— start SUPPLIED ENTRIES —
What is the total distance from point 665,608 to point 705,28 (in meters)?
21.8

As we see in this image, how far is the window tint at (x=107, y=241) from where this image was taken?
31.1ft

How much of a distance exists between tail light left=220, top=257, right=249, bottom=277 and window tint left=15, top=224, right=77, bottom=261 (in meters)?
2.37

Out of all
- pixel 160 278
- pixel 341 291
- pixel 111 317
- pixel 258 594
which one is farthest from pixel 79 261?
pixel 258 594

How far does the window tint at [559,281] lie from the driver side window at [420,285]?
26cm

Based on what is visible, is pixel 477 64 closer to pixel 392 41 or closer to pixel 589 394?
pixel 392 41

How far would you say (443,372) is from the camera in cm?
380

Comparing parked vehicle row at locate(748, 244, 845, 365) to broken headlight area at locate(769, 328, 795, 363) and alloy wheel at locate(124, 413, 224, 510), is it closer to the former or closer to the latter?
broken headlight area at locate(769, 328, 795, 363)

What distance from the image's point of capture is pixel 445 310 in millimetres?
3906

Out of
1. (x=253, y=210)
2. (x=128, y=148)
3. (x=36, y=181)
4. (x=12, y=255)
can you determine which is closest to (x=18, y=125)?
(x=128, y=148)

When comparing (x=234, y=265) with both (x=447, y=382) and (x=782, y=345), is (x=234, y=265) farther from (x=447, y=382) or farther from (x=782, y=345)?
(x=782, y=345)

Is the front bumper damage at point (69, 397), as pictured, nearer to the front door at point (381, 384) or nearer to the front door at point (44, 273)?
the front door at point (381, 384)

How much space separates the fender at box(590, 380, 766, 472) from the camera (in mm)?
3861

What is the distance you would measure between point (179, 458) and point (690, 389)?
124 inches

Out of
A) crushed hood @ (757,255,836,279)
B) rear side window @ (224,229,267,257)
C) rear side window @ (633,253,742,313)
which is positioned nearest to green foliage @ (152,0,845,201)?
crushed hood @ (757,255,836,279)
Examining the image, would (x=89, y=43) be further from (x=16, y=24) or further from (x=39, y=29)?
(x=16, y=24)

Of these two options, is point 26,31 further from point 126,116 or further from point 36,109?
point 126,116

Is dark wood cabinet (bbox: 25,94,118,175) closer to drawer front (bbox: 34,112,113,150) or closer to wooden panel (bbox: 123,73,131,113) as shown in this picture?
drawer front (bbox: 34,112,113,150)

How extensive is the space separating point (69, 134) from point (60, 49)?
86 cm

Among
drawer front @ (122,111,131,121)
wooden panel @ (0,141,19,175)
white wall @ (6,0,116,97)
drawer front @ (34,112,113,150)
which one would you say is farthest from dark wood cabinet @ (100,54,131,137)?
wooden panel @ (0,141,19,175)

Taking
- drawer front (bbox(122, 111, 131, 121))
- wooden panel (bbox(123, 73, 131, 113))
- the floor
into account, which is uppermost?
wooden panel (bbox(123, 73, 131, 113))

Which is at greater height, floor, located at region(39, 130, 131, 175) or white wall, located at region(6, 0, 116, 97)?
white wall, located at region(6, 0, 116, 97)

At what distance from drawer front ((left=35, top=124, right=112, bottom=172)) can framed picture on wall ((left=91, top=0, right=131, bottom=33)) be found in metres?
— end SUPPLIED ENTRIES —
*WHAT TO PRODUCE:* Retype every record above exactly as written.

*SOLUTION TO THIS PROBLEM:*
What is the total distance from point 665,608 to point 705,28 (in meters)?
21.8

As we see in this image, how far is the window tint at (x=107, y=241) from where this image was taken?
31.1ft

How much of a distance exists between tail light left=220, top=257, right=249, bottom=277 and window tint left=15, top=224, right=77, bottom=261 (in meters)?
2.37

Out of all
- pixel 160 278
- pixel 341 291
- pixel 111 317
- pixel 258 594
which one is farthest from pixel 79 261?
pixel 258 594

How far does the window tint at [559,281] lie from the driver side window at [420,285]?
26cm

Based on what is visible, is pixel 477 64 closer to pixel 392 41 or closer to pixel 589 394?
pixel 392 41

How far would you say (443,372) is from the camera in cm?
380

Comparing parked vehicle row at locate(748, 244, 845, 365) to broken headlight area at locate(769, 328, 795, 363) and alloy wheel at locate(124, 413, 224, 510), is it closer to the former or closer to the latter?
broken headlight area at locate(769, 328, 795, 363)

What distance from the image's point of capture is pixel 445 310 in millimetres?
3906

Out of
1. (x=253, y=210)
2. (x=128, y=148)
3. (x=36, y=181)
4. (x=12, y=255)
can you determine which is closest to (x=18, y=125)?
(x=128, y=148)

When comparing (x=234, y=265) with both (x=447, y=382) and (x=782, y=345), is (x=234, y=265) farther from (x=447, y=382) or farther from (x=782, y=345)?
(x=782, y=345)

Is the front bumper damage at point (69, 397), as pictured, nearer to the front door at point (381, 384) or nearer to the front door at point (44, 273)?
the front door at point (381, 384)

How much space separates the fender at box(590, 380, 766, 472) from the camera (in mm)?
3861

What is the distance you would measure between point (179, 458) and point (690, 389)?
124 inches

Out of
A) crushed hood @ (757,255,836,279)
B) rear side window @ (224,229,267,257)
C) rear side window @ (633,253,742,313)
which is positioned nearest to green foliage @ (152,0,845,201)?
crushed hood @ (757,255,836,279)
Examining the image, would (x=89, y=43) be further from (x=16, y=24) or further from (x=39, y=29)?
(x=16, y=24)

Of these two options, is point 26,31 further from point 126,116 or further from point 36,109?
point 126,116

Is dark wood cabinet (bbox: 25,94,118,175) closer to drawer front (bbox: 34,112,113,150) or closer to wooden panel (bbox: 123,73,131,113) as shown in this picture?
drawer front (bbox: 34,112,113,150)

How extensive is the space separating point (69, 134) from point (60, 49)?
86 cm

Among
drawer front @ (122,111,131,121)
wooden panel @ (0,141,19,175)
white wall @ (6,0,116,97)
drawer front @ (34,112,113,150)
which one would you say is farthest from dark wood cabinet @ (100,54,131,137)?
wooden panel @ (0,141,19,175)

Taking
- drawer front (bbox(122, 111, 131, 121))
- wooden panel (bbox(123, 73, 131, 113))
- the floor
into account, which is uppermost?
wooden panel (bbox(123, 73, 131, 113))

Which is at greater height, floor, located at region(39, 130, 131, 175) or white wall, located at region(6, 0, 116, 97)?
white wall, located at region(6, 0, 116, 97)

At what distance from drawer front ((left=35, top=124, right=112, bottom=172)) can framed picture on wall ((left=91, top=0, right=131, bottom=33)) be found in metres?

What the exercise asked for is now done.